First is an increase in world hunger. Almost all biofuels used in Europe are made from crops, such as wheat, soy, palm oil, rapeseed and maize, that are essential food sources for a rapidly expanding global population. Europe now burns enough food calories in fuel tanks every year to feed 100 million people.
Moreover, prices of vital foodstuffs such as oilseeds are expected to rise by up to 20% (pdf), vegetable oil by up to 36%, and maize by as much as 22% by 2020 because of EU biofuels targets (those that are being reviewed). For slum dwellers across the world, who have very little money with which to buy food, this represents disaster.
Second is a massive new demand for land, destroying smallholder farms as well as habitats. Land speculators, hedge funds, and agro-energy companies have been at the forefront of a global rush for land that has forced hundreds of thousands of smallholder farmers off their fields and taken away their livelihoods and water supplies. All too regularly across the world, but particularly in Africa, Asia and Latin America, the monopolisation of land by large biofuel corporations is accompanied by violence: the victims are small farmers and their families.
Third is environmental devastation. The demand for additional land to accommodate EU biofuels plans means expanding cropland, which will result in felled forests, plundered peatlands and ploughed prairies. The evidence is increasingly clear that the climate change benefits of most biofuels are negligible or nil.

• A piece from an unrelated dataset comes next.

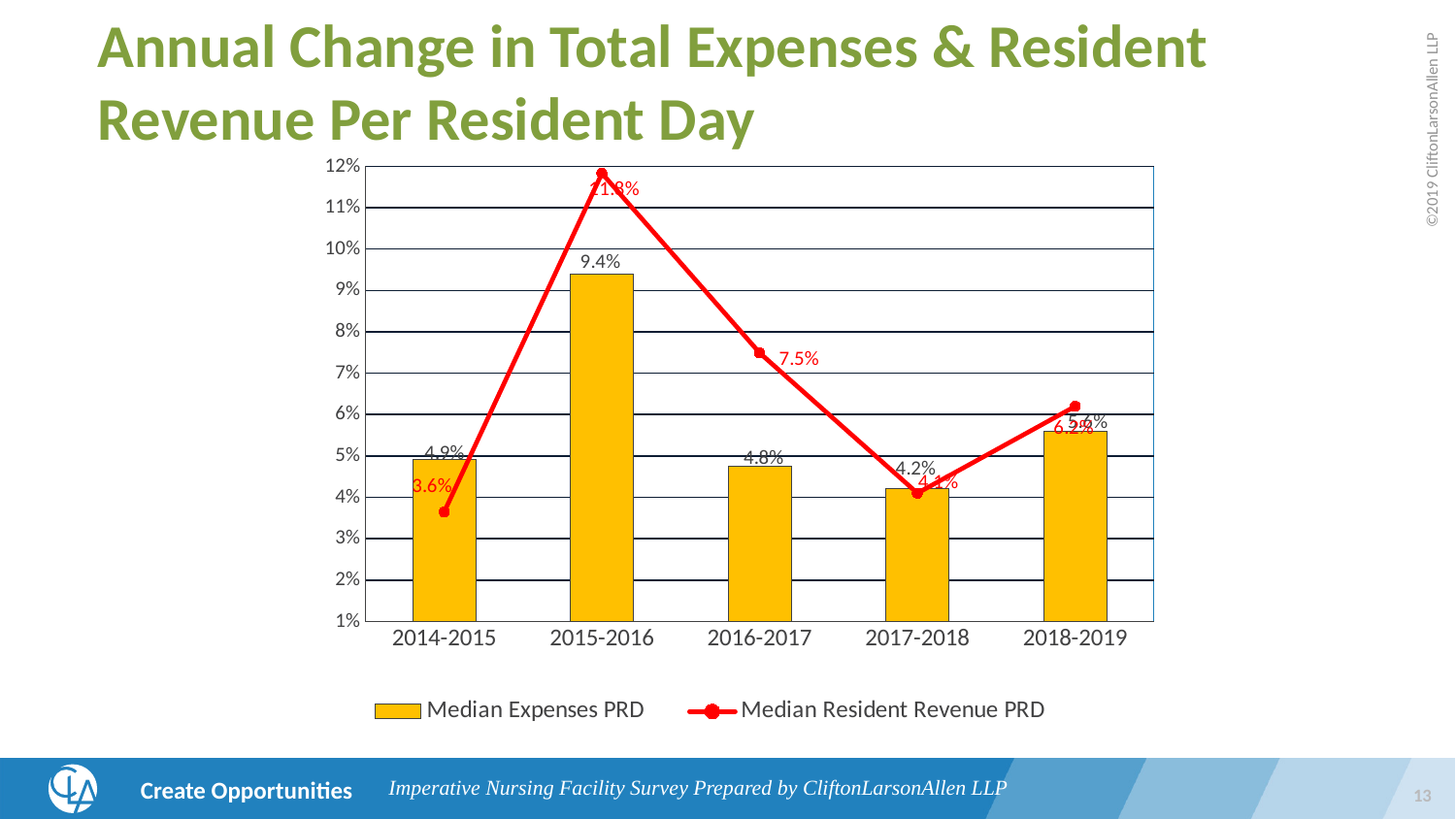
In 2014-2015, which is larger: Median Expenses PRD or Median Resident Revenue PRD? Median Expenses PRD What is the difference between Median Expenses PRD in 2015-2016 and in 2016-2017? 4.6 percentage points In which period is Median Expenses PRD lowest? 2017-2018 What is the Median Resident Revenue PRD value for 2016-2017? 7.5% What is the Median Expenses PRD value for 2017-2018? 4.2% What is the Median Resident Revenue PRD value for 2014-2015? 3.6% How many series does the legend list? 2 What kind of chart is shown on the slide? A combination bar and line chart In which period is Median Expenses PRD highest? 2015-2016 Is the Median Resident Revenue PRD value for 2015-2016 greater or less than 11%? greater What is the Median Expenses PRD value for 2015-2016? 9.4% How many year periods are shown on the x axis? 5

The author of the last piece was Jean Ziegler, UN special rapporteur on the right to food between 2000-08, and former member of the advisory committee of the UN human rights council.
Would Dr. King have stood by and watched all that suffering, watched powerful politicians ignore climate policy induced famine afflicting millions of poor people who had no voice, without saying something?
Dr. King was born in 1929, so if he was still alive today, he would have a clear memory of the global cooling scare. Like many of us, he would remember watching Leonard Nimoy’s iconic documentary on global cooling – all that settled science certainty that we were on the brink of a new ice age, quickly swept under the carpet when the thermometers changed direction.
The problem with people like Professor Marshall Shepherd enlisting the dead to their cause, is everyone, myself included, tends to see the words of dead people through the lens of their own viewpoints. The dead are not available to correct any misunderstandings.
Dr. Martin Luther King might have been a deep green environmentalist; or he could have been a tenacious and outspoken opponent of climate policies which kill poor and disadvantaged people.